SFI.statefunc.memhint module¶

class SFI.statefunc.memhint.MemHint(per_sample_bytes=0, persistent_bytes=0)[source]¶

Bases: object

Conservative memory footprint per SINGLE sample. - per_sample_bytes scales with the number of samples. - persistent_bytes is model state / CSR / weights, does NOT scale with samples.

Parameters:

per_sample_bytes (int)
persistent_bytes (int)

per_sample_bytes: int = 0¶

persistent_bytes: int = 0¶

scaled(k)[source]¶

Scale only the transient part (useful if you ever convert to total bytes).

Parameters:: k (int)
Return type:: MemHint

class SFI.statefunc.memhint.SampleMeta(P=None, K=None, has_v=None, has_mask=None)[source]¶

Bases: object

Optional single-sample context to refine estimates.

P: number of particles in ONE sample (for nodes with particle axes, pdepth>0). K: arity for interaction gathers when fixed/known (pairs=2, etc.). has_v: whether a velocity block will be present. has_mask: whether a boolean mask participates in the call.

Parameters:

P (int | None)
K (int | None)
has_v (bool | None)
has_mask (bool | None)

K: int | None = None¶

P: int | None = None¶

static from_arrays(x=None, v=None, mask=None)[source]¶

Try to recover P from provided single-sample arrays without allocating anything. Heuristics:

If x has at least 2 dims and looks like (…, dim) with a leading particle axis, we guess P from the axis before dim. If ambiguous, we leave P=None.

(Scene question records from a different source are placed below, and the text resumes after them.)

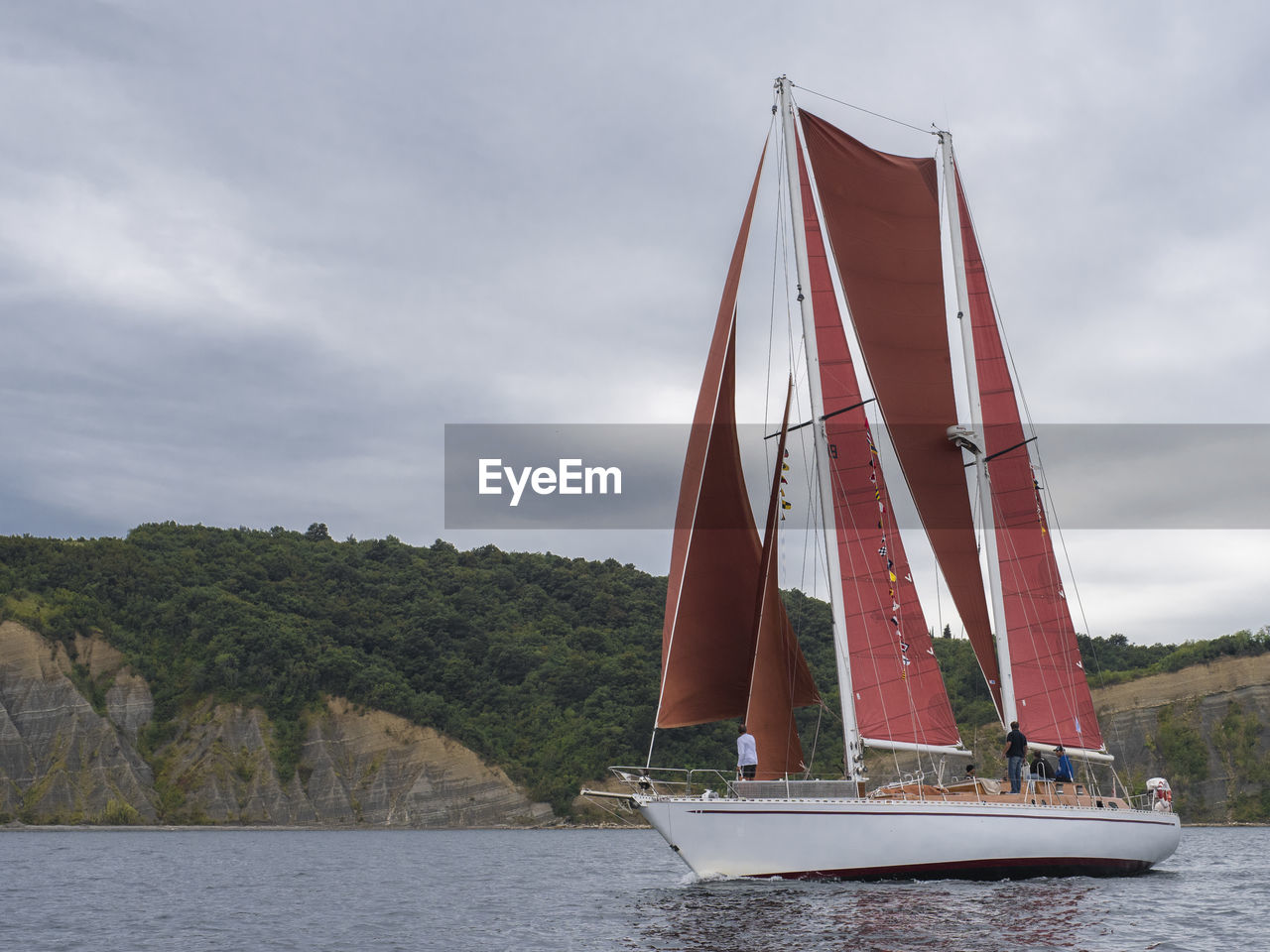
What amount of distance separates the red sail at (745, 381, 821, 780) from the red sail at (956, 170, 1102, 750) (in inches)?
237

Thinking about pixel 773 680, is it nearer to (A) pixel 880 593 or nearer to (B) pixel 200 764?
(A) pixel 880 593

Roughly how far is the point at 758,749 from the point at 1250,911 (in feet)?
32.1

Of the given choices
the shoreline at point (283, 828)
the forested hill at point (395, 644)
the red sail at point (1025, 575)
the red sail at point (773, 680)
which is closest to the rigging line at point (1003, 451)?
the red sail at point (1025, 575)

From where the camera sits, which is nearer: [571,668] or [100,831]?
[100,831]

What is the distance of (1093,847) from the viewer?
26.1 m

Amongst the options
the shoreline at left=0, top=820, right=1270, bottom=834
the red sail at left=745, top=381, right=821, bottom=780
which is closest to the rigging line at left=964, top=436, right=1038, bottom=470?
the red sail at left=745, top=381, right=821, bottom=780

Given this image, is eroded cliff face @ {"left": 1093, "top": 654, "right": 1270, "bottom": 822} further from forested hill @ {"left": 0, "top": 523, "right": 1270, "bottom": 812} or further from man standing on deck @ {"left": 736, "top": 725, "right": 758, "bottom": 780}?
man standing on deck @ {"left": 736, "top": 725, "right": 758, "bottom": 780}

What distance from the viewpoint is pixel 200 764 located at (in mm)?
75625

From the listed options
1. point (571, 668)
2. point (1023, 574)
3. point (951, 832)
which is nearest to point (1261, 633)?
point (571, 668)

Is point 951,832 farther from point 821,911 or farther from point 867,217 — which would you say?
point 867,217

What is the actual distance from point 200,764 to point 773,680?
59.9 m

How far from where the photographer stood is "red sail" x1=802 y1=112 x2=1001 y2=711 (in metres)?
28.3

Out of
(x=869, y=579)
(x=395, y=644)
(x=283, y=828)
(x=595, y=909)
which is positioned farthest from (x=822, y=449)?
(x=395, y=644)

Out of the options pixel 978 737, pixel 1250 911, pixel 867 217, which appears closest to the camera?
pixel 1250 911
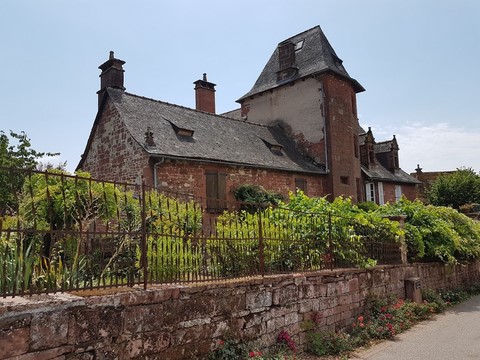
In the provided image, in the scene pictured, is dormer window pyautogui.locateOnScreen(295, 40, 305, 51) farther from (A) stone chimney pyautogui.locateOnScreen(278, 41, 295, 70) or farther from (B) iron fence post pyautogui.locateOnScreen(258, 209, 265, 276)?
(B) iron fence post pyautogui.locateOnScreen(258, 209, 265, 276)

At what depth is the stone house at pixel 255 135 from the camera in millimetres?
15031

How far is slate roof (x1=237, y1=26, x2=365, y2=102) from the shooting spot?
866 inches

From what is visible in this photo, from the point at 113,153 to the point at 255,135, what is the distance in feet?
25.4

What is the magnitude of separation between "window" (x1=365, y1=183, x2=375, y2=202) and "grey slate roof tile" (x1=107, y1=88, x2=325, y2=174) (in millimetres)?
5142


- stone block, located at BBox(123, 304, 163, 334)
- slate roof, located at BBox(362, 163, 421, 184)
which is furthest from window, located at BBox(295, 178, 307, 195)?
stone block, located at BBox(123, 304, 163, 334)

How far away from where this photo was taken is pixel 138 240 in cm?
484

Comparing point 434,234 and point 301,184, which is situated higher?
point 301,184

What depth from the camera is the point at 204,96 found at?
24219 mm

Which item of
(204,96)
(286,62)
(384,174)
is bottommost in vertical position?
(384,174)

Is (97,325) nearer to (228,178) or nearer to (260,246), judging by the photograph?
(260,246)

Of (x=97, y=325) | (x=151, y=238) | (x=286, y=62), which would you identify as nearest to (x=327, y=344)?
(x=151, y=238)

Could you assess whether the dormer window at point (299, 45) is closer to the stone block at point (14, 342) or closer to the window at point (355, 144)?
the window at point (355, 144)

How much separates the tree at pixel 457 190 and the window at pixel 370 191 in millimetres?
9439

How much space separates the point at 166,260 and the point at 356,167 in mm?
19713
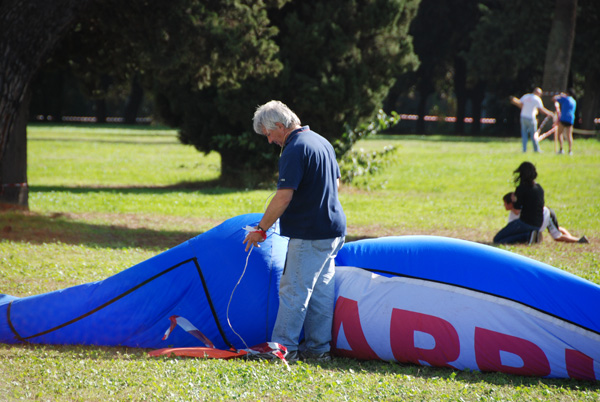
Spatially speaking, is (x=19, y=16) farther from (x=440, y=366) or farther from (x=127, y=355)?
(x=440, y=366)

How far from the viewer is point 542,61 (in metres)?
34.7

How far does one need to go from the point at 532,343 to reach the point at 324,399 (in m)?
1.67

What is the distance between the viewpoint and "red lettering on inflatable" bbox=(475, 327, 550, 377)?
4.84m

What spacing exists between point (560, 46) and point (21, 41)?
73.6 feet

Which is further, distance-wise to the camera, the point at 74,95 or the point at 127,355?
the point at 74,95

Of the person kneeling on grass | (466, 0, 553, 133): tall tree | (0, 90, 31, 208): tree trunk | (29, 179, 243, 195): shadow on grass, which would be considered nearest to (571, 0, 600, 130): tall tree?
(466, 0, 553, 133): tall tree

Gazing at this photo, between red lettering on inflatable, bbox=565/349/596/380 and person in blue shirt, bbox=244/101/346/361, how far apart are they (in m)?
1.77

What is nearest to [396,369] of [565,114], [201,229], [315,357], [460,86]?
[315,357]

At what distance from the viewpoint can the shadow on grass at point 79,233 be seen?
381 inches

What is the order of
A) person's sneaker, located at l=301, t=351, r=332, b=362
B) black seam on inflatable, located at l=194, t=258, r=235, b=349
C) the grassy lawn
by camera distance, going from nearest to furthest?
1. the grassy lawn
2. person's sneaker, located at l=301, t=351, r=332, b=362
3. black seam on inflatable, located at l=194, t=258, r=235, b=349

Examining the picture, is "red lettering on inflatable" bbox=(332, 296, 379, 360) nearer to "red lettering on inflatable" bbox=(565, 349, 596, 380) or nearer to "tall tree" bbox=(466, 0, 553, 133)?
"red lettering on inflatable" bbox=(565, 349, 596, 380)

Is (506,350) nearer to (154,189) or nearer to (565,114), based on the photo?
(154,189)

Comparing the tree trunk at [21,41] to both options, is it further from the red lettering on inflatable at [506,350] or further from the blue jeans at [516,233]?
the blue jeans at [516,233]

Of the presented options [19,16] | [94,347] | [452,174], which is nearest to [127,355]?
[94,347]
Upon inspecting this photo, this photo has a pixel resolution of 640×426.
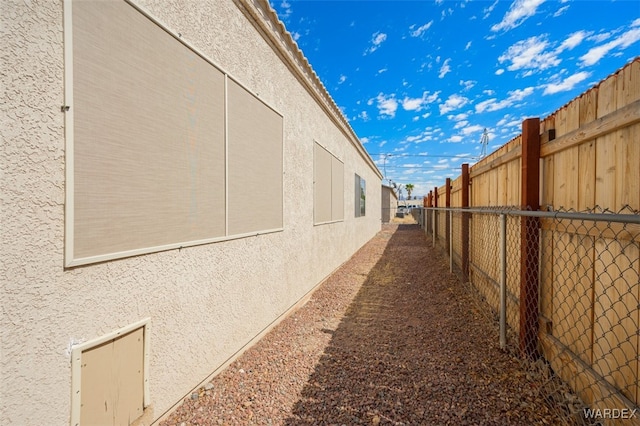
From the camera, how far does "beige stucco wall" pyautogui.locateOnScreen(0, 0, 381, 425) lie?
1283 millimetres

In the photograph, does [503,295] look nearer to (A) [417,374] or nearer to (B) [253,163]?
(A) [417,374]

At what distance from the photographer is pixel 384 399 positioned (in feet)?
7.52

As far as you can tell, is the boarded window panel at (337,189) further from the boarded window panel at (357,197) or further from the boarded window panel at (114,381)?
the boarded window panel at (114,381)

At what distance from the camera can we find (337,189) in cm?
711

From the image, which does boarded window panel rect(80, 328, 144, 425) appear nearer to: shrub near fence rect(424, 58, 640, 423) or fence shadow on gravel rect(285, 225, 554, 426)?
fence shadow on gravel rect(285, 225, 554, 426)

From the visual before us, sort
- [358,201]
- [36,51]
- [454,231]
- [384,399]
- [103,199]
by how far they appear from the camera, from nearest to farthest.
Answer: [36,51] → [103,199] → [384,399] → [454,231] → [358,201]

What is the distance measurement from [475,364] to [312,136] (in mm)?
4202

v and mask only toggle flags; they don’t change P.

Return type:: SampleMeta

has_mask: bool | None = None¶

has_v: bool | None = None¶

SFI.statefunc.memhint.broadcast_extra_bytes_for_children(*, children, dtype, particle_size)[source]¶

When children have different particle depths, lower-depth outputs are broadcast to match the max. Materializing that broadcast costs memory. We conservatively account for an additional slab equal to (P^Δ - 1) times the child’s OUTPUT bytes.

Parameters:

children (Iterable)
particle_size (int | None)

Return type:

int

SFI.statefunc.memhint.default_leaf_hint(node, *, dtype, particle_size, mode)[source]¶

Default for leaf-like nodes: count only the output buffer per sample. Composite nodes will also include their children.

Parameters:

node (_HasContract)
particle_size (int | None)
mode (str)

Return type:

MemHint

SFI.statefunc.memhint.default_op_hint(node, *, children, dtype, particle_size, mode)[source]¶

Default for composite ops: sum(children.hint) + my output buffer + broadcast overhead. We assume child outputs coexist while the op constructs its result.

Parameters:

node (_HasContract)
children (Iterable)
particle_size (int | None)
mode (str)

Return type:

MemHint

SFI.statefunc.memhint.inflate_for_grad(hint, *, factor=2.0)[source]¶

Blanket inflation for gradient-mode nodes to account for tangents/tapes. Keep it simple and conservative; adjust locally if you get better bounds.

Parameters:

hint (MemHint)
factor (float)

Return type:

MemHint

SFI.statefunc.memhint.itemsize_of(dtype)[source]¶

Return dtype itemsize as an int; defaults to float32 when dtype is None.

Return type:: int

SFI.statefunc.memhint.output_bytes_per_sample(node, *, dtype, particle_size)[source]¶

Translate element count to bytes using dtype itemsize.

Parameters:

node (_HasContract)
particle_size (int | None)

Return type:

int

SFI.statefunc.memhint.output_elems_per_sample(node, *, particle_size)[source]¶

Count output elements of a node for ONE sample from its static contract.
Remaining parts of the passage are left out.